Crystallization	Crystals were obtained by the sitting drop vapour diffusion method in a 96-well plate. Prior to crystallization, 2 mM FeSO₄ was added to the protein solution and incubated on ice for 15 minutes. 0.2 µl of the protein solution (12 mg/mL) with FeSO₄ was mixed with 0.1 µl of well solution consisting of 0.1 M citric acid pH 4, 1 M LiCl and 20% (w/v) PEG 6000. The plate was incubated at 20 ºC and plate shaped crystals appeared within three days. The crystal was quickly transferred to cryo solution consisting of well solution, 0.3 M NaCl and 20% glycerol, and flash-frozen in liquid nitrogen.

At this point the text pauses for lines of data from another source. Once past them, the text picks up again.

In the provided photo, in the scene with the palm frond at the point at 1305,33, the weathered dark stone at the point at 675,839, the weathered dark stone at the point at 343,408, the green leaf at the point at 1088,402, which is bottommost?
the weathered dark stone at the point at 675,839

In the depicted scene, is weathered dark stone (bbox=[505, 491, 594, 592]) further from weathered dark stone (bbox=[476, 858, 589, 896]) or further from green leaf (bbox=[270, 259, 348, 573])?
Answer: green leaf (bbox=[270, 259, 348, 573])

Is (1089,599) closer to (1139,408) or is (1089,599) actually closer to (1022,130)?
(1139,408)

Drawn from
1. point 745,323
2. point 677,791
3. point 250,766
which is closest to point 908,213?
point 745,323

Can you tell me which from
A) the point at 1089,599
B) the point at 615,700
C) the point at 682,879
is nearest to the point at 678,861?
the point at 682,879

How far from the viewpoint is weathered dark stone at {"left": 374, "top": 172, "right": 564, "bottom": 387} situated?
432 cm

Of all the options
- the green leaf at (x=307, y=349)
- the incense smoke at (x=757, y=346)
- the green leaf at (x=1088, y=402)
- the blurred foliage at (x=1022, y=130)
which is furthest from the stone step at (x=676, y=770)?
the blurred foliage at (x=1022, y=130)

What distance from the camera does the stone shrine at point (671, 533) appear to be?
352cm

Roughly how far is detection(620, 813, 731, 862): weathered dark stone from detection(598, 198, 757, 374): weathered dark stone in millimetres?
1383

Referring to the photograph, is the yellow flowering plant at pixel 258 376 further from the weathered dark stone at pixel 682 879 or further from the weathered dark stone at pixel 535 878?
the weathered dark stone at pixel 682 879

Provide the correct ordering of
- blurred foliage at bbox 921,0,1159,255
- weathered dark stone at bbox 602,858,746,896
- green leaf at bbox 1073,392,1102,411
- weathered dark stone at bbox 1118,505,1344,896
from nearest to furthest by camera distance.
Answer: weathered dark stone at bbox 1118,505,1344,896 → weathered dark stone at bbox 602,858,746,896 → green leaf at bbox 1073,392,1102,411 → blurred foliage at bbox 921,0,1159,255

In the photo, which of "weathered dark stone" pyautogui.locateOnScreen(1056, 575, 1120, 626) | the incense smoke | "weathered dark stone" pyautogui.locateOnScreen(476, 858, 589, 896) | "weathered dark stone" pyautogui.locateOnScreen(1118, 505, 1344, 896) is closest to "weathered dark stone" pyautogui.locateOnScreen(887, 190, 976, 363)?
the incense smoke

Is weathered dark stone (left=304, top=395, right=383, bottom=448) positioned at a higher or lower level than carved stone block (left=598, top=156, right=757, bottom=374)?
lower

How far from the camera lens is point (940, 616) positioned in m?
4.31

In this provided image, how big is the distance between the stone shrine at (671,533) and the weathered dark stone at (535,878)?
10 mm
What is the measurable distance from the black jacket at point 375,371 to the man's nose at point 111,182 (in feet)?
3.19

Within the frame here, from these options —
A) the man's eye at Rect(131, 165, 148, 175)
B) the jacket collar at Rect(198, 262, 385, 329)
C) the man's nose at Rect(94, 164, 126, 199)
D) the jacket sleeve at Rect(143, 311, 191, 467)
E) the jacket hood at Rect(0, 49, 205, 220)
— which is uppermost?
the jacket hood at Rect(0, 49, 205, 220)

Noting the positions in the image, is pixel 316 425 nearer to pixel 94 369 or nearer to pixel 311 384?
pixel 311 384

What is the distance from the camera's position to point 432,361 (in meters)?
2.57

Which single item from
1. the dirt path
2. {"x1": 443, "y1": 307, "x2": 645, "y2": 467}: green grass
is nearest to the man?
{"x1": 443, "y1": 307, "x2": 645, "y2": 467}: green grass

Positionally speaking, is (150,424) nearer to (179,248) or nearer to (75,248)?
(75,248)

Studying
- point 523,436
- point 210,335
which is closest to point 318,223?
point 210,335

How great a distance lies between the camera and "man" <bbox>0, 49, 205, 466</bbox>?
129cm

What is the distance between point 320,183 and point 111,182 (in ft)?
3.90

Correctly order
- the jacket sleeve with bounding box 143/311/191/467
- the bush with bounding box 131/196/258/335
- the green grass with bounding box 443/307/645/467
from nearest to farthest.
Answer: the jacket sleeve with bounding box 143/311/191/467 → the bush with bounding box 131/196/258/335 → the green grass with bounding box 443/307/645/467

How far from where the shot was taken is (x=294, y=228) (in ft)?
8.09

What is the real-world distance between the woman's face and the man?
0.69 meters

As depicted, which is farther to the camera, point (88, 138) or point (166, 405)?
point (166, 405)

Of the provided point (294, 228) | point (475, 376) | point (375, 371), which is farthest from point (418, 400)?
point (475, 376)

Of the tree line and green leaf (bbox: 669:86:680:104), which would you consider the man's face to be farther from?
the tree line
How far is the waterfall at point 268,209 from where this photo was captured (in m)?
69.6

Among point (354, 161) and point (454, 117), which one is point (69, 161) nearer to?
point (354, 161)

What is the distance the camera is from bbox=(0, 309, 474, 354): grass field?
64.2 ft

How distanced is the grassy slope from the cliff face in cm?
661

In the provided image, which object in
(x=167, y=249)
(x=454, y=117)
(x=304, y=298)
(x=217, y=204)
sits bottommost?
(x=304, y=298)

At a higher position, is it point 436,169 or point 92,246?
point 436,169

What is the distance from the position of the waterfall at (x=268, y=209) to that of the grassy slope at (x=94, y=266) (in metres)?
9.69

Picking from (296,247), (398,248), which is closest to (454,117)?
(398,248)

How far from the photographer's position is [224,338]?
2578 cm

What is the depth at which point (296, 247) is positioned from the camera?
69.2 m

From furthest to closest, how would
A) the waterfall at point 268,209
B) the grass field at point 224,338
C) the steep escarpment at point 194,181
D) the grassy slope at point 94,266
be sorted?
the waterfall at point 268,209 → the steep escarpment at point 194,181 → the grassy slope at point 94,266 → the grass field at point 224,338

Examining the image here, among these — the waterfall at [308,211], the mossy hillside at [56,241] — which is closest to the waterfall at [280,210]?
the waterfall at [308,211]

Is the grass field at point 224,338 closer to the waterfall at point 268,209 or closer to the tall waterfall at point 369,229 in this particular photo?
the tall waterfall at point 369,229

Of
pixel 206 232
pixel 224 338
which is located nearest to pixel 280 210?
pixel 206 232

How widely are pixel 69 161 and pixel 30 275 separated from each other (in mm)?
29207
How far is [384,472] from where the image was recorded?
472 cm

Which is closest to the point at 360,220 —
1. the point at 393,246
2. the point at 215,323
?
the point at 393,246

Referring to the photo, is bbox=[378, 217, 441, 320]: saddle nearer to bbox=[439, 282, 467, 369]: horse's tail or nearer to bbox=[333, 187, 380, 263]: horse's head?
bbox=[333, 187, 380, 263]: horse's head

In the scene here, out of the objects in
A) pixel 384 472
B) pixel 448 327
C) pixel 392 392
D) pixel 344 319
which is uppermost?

Data collection	235º was collected by a frame of 1º on beamline BM14 at ESRF (0.976270).
Data processing	The crystal belonged to space group P1 with the cell parameters a=59.590, b=70.153, c=77.868, α=65.37, β=88.01 and γ=69.82. Data was processed and scaled using XDS and Scala respectively. The structure was solved by molecular replacement using Molrep. The probe was a model of ALOX12 provided by Swiss-Model, based upon the structure of the rabbit reticulocyte 15-lipoxygenase (PDB entry: 1LOX). Two monomers were found in the asymmetric unit. Data in the interval 47.2 – 2.6 Å resolution was used for refinement. First steps of refinement were carried out by simulated annealing using CNS after removing the 55 first residues of the model and adding one iron per monomer. After these two steps, R and Rfree reached 32.6% and 33.1% respectively. The final model was obtained by iterative cycle of manual building in COOT and refinement in REFMAC5. At the end of the refinement the values for R and Rfree were 20.6% and 27.6% respectively.